Tuesday 18 December 2012

If you are looking for a new hobby or recreational activity, make sure it is a creative activity that you can pursue without spending yourself silly. You have some wonderfully creative aspects right now, but you are drawn to pricey, shiny things and that could cost a lot.

So it appears I need a new, creative yet cheap new hobby...everything I've considered trying in the past would be fairly expensive just to set up to start, I still have some cross stitch kits but I need a  lamp with a daylight bulb just to sort out and use the right colours... so any bright ideas, please let me know!!

Mikey and I have had a pretty good week so far (OK, I know it's only Tuesday!) But today has been totally tantrum free and Mikey has been quite adorable. And he has only redecorated the tree a couple of times and he is starting to put things back on the tree... We are still having fun getting him to eat though. On Sunday we went to my Sisters for Christmas Lunch (as they are heading Stateside at the end of this week) and Mikey really was not in an eating mood, stupidly I tried to push a bit and he simply grabbed a wine glass and threw it on the tiled floor! It didn't bounce...thankfully it was an Ikea special rather then crystal or anything like that.

Job hunting is really getting me down now...I'm still angry that I got the system at my last place of employment working so well. I did exactly what they wanted but not with the American Ledger as they simply didn't let me get my hands on it. If I had been given the chance to work on it I could have got that sorted and the overdue debt into a much more manageable state and kept a job I enjoyed. Instead I am now getting the 'You would get bored, you're over qualified and we're not even going to bother replying other than to tell you that you have not been successful at this time' It is getting extremely disheartening and I have no idea what to do right now (other than curl up in bed and cry, hoping the world will leave me alone)

Annotated photo localization data —
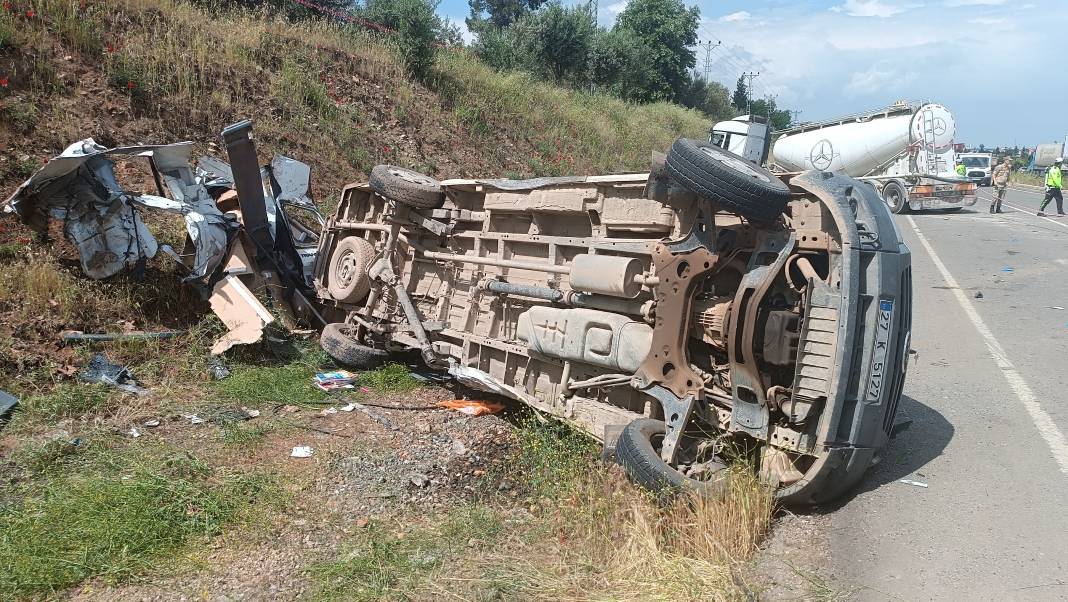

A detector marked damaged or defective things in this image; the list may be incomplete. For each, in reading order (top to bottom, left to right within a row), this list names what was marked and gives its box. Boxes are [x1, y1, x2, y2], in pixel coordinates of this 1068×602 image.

mangled vehicle part [0, 139, 233, 281]
torn sheet metal [3, 139, 233, 281]
mangled vehicle part [3, 123, 324, 356]
mangled vehicle part [311, 139, 909, 503]
rusty metal bracket [632, 206, 717, 399]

USING THE INFORMATION —
1. From the blog post, return the stretch from "Tuesday 18 December" through "cost a lot." word for word.
2. Write the next part of the blog post, picking up after its final sentence.

OUTPUTS BY TASK —
1.
Tuesday 18 December 2012

If you are looking for a new hobby or recreational activity, make sure it is a creative activity that you can pursue without spending yourself silly. You have some wonderfully creative aspects right now, but you are drawn to pricey, shiny things and that could cost a lot.

2.
I'm also not feeling ready for Christmas yet, usually by now I'm feeling excited and looking forward to the 'big day' but I'm not feeling anything at all. I've tried watching Christmas films, listening to Christmas Music but nothing seems to be working. Maybe I'm trying too hard as this is the first Christmas Mikey has really been getting involved in, I doubt he'll remember this but I want it to be perfect for him... He is going to have to come food shopping with me on Thursday, this is when I'm going to hope that the lack of tantrums continues!! Provided I actually manage to find a parking space there of course... I had done the shopping on line, but I can't us nectar points there and having been saving them up I'd prefer to use them towards the Christmas food! I'm also nipping into Waitrose as they sent me a voucher to use with my 'My Waitrose' card - right now I'm taking all the help I'm sent!

Mikey has been getting really engrossed in the Early Learning Centre catalogue! He gets totally over excited and he ends up jumping up and down like a total lunatic, usually on my foot so there is a good chance I'll be on crutches by the time we get to Christmas...if I am they are going to get decorated!!! But he's only mastered jumping recently so takes every opportunity he can to demonstrate!!! I'm still trying to sell some of his younger aged toys, but getting nowhere fast...maybe I'll send them to the next NCT sale...but from what I've heard we are going to need quite a bit of space for everything that Father Christmas will deliver on the night of the 24th!!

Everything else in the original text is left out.